ACTION ITEM
Copy the text of every item below word for word, leaving the pictures out of your answer.

MATERIAL PROVIDED
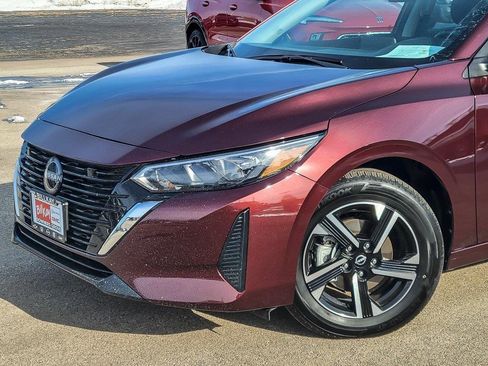 Used 2025 Nissan Sentra SV image 2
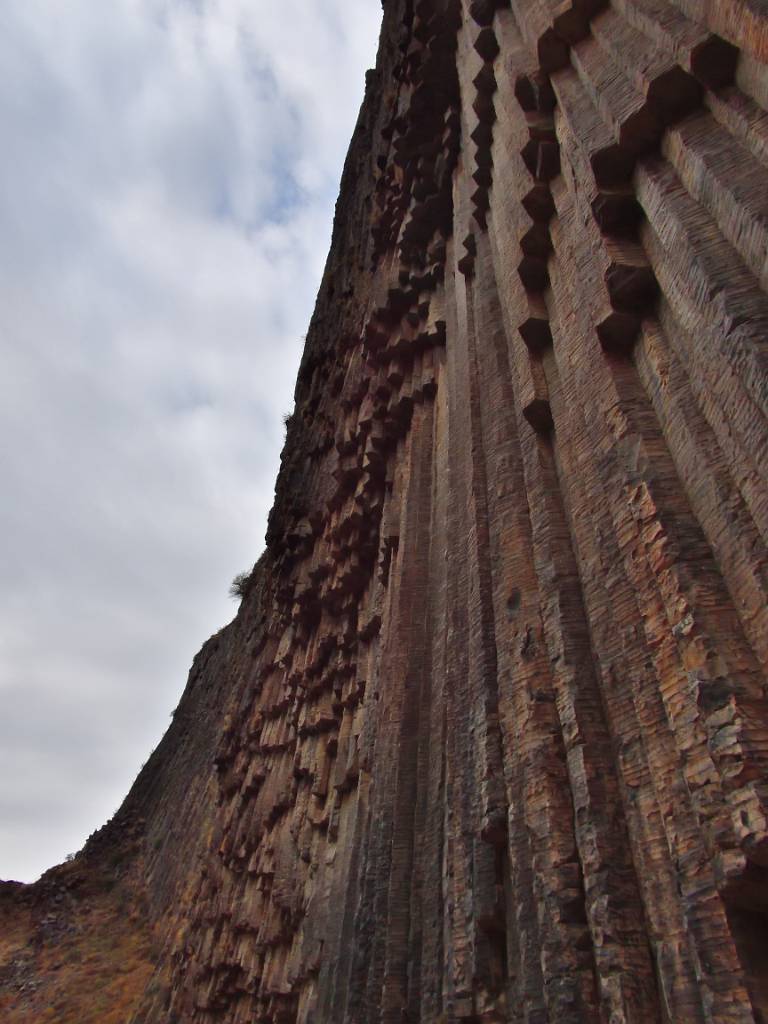 DSCN2399.JPG - Steinwand.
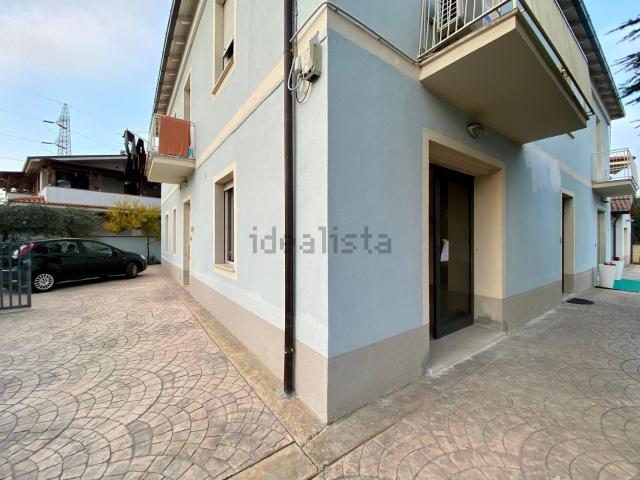Locale in affitto di 21 m² in Via Tirino, 310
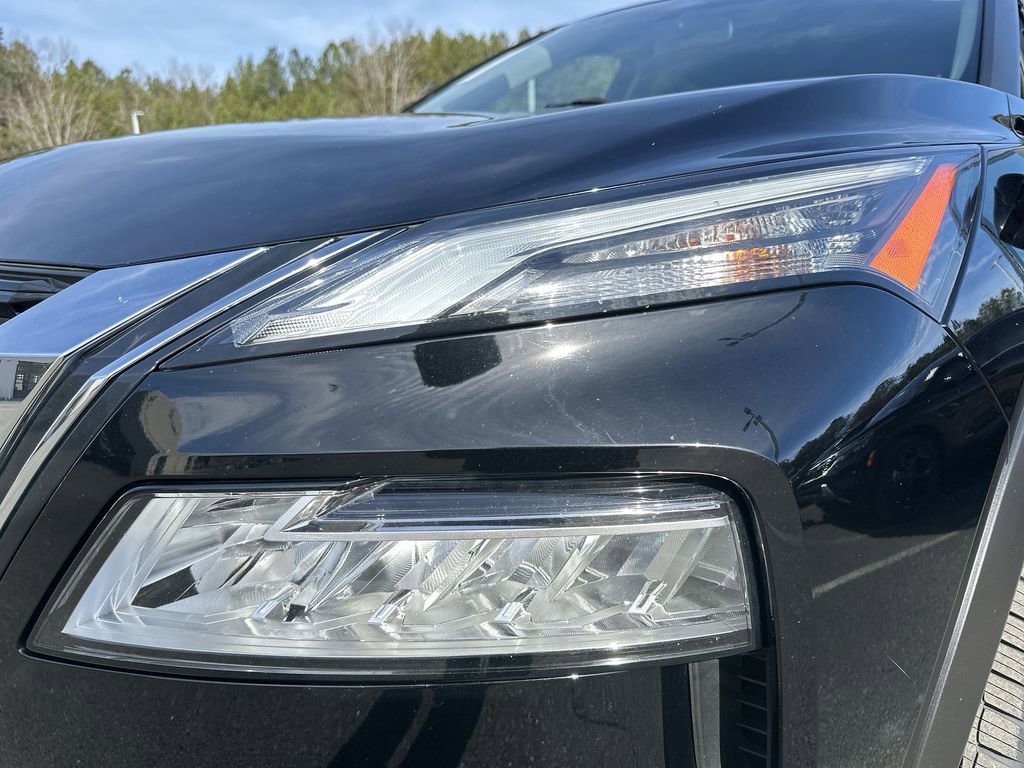 Used 2023 Nissan Rogue SV image 27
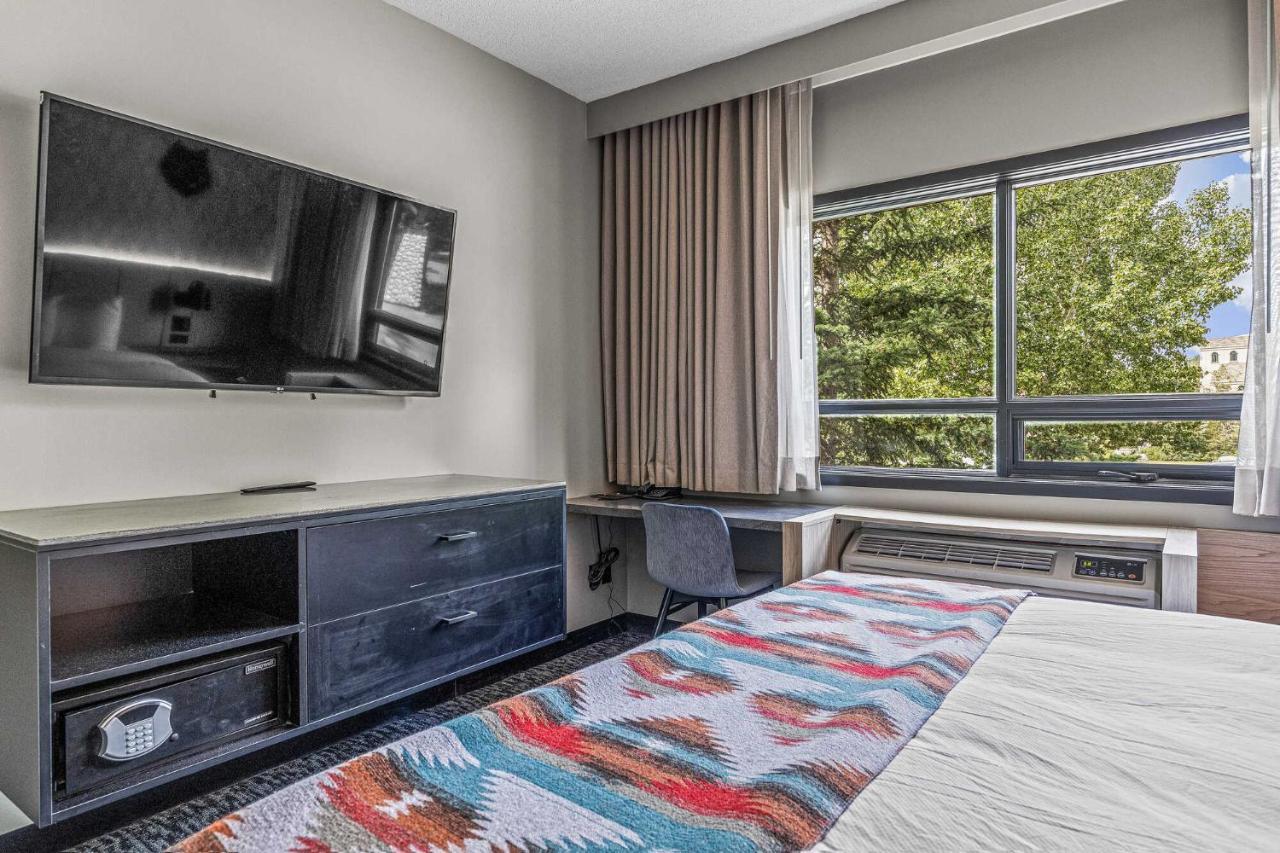 Mtn House By Basecamp Hotel Canmore Ngoại thất bức ảnh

RESPONSE BELOW
 Used 2025 Nissan Sentra SV image 2
 DSCN2399.JPG - Steinwand.
Locale in affitto di 21 m² in Via Tirino, 310
 Used 2023 Nissan Rogue SV image 27
 Mtn House By Basecamp Hotel Canmore Ngoại thất bức ảnh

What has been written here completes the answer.